Sacha Kagan, researcher and advocate of walking practices in sustainability and the arts, has this to say about serendipitous discovery of information through use of the body. “Walking is not only an everyday practice characterizing the human being, but also a very rich form of action research. It allows embodied learning. Walking-based practices put learned things in contexts, locally and ecologically, embedded in a real geography and not only conveniently virtual. Thanks to the slower rhythm, the walker heightens his or her attention. Walking across places involves moving, exchanging, comparing. Walking is transversal because the transversal is that which cuts across, walks across, different levels of reality, not only bridging them, but also traveling beyond them. Walking can even become a genuinely transversal.”
For the second part we used the class set of laptops to edit these sounds into audioscape poems based on Andrea Rawlings’ soundscape based ‘Visual Poems.’ But something changed when this element was introduced to the project. With the computers in the classroom, an un-embodied, distraction prone medium, the students became distant from the project. I observed students who were usually incredibly inspired, very active, and enthusiastic when working outdoors, all of a sudden disconnect and take twice as long to be half as productive as before; even the simplest tasks such as loading media into a web-app would take almost an entire class. While I was trying to find a balance with technology (which I feel was successful using the phones as audio recorders in part 1), with the computer interface, the technology became overwhelming not because the technology was particularly inaccessible or complicated. From my point of view it seemed that this was because the students were no longer in their bodies as there was no longer a need to use them when all the information (and games) only required their fingertips. All that embodied discovery from part 1 became quickly undone.

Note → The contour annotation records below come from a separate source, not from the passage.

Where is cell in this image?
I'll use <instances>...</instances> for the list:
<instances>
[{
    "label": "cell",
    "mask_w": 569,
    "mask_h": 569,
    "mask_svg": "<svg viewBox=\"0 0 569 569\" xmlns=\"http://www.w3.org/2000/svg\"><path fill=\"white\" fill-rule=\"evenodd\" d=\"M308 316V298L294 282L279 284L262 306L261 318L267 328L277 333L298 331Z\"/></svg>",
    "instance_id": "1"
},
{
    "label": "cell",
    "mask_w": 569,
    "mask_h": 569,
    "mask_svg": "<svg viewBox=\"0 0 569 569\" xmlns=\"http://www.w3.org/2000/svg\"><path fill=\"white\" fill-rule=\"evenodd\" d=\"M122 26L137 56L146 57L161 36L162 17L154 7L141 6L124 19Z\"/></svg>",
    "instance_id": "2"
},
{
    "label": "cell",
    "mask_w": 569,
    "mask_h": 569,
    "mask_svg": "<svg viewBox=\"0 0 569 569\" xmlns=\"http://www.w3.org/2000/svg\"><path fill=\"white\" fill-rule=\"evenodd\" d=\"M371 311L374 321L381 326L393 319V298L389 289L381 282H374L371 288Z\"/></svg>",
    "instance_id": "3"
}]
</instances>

The first half of this was exactly what was needed for this project but once technology took over it fell apart. My theory here is that technology can be used in small bursts, in combination with nature, and in combination with the use of our entire entities (our bodies), but it must be a technology with simple variables and one that is well understood by the user (such as the students’ phones) — technology is essentially structure and thus requires structure to operate efficiently; when structures becomes too complicated, they falls apart. This is because it is un-embodied and thus distraction prone. On this platform, discoveries are limited and we default to the things we know (such as games or Facebook) and they do not allow us to discover further than their limitations. This of course being specific to user-friendly technology, coding is as close a technological relative to nature as possible but it is incredibly inaccessible and remains entirely disconnected from the human body at present. When we go, as Kagan would suggest, on a walk, all our senses are alive, and we are receptive and open to discovery; in a sense, we enable ourselves to be compatible with the information database that is the natural world.